Synetic branding (ORIGIN Greek synesis, understanding, literally “togetherness”) – The art of persuasive alignment of perspective, intended to reveal the unique superiority of an organization’s offerings.
Synetic branding brings an organization’s internal and external stakeholders to a common understanding – a way of seeing and feeling – which binds employees and customers at a level far deeper than the concrete qualities or features of an offering. This does not mean the concrete qualities or features of an offering are irrelevant, however. It means the qualities and features of the product, chosen in light of the synetic brand, manifest the synetic brand’s ideals and simultaneously 1) affirms the bond of agreement between stakeholders* and 2) creates offerings that seem deeply, exactly right. (* Now what is at stake runs deeper than simply a thing, but rather, one’s worldview: what makes the world feel like something stable, coherent and intelligible. A synetic brand contributes to reconsituting the coherence of our badly fractured postmodern world, where even the hope for cohesion – a “Grand Narrative” or a “neutral standard”, or anything at all that could serve as common ground – is scorned, made taboo, laughed at or treated with a deep cynicism that borders on peremptory dismissal. The reason for this is a long history of manipulation, using the need for this coherence as bait. In regard to subjective sincerity, every organization is guilty until proven innocent. Human beings have very sensitive bullshit-detection apparatus. Genuine sincerity is a competitive advantage. Learning how to find the authentic goodness inherent in the culture of an organization, cultivating it, and making it active and visible and communicable is the soul of synetic branding. )

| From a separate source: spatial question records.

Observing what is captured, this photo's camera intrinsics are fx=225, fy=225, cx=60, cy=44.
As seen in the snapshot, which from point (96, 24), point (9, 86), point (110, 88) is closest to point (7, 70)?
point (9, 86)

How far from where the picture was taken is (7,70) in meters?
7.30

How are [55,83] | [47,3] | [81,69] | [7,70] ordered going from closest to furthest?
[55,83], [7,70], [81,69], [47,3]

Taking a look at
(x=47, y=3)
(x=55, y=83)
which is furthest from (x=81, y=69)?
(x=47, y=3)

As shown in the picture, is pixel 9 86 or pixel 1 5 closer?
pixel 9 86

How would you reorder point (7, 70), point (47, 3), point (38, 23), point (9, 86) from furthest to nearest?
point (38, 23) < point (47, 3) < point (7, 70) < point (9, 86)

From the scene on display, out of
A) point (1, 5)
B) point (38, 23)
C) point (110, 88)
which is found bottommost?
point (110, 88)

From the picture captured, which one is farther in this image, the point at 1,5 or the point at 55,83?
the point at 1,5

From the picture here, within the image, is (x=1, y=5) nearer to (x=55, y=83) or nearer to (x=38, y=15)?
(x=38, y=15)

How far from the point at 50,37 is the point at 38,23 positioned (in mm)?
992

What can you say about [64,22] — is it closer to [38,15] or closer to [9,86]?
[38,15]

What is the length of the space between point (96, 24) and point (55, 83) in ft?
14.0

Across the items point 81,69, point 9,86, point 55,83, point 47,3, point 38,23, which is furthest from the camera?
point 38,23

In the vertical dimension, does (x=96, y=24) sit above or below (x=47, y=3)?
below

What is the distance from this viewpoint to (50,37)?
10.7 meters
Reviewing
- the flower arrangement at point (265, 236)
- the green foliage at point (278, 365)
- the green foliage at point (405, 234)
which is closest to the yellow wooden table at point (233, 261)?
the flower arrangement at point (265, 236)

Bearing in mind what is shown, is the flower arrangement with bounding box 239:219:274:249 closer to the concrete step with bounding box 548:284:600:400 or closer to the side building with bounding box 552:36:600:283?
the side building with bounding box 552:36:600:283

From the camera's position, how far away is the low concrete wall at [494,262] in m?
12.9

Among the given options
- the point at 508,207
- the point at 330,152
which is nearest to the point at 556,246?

Synetic branding, done well, makes competing offerings seem muddled, imitative or beside the point. (It is like framing, but it is free of manipulation. It is an open, shared framing – the framing one cannot imagine being bettered.)
A synetically-branded organization is animated by the vision of the synetic brand. The organization’s culture is both an expression and a reinforcement of the synesis.
A synetic brand is an outgrowth of a company’s culture, and has its origins there. A synetic brand is not a constructed. It is not built like a machine. It is grown from existing life. It is the cultivation of the collective personality of an organization.
The questions are: Who can this organization be? How does it see what it does and makes. How does it see differently from its competitors? How does its difference in vision affect what it does and make? Where does it lack confidence in its vision and why? How can it gain the confidence to differentiate?
True: A synetic brand is an outgrowth of a company’s culture. What is that culture? Of what is it made? What defines it, what are its parts? Having defined it, “How can it gain the confidence to differentiate?”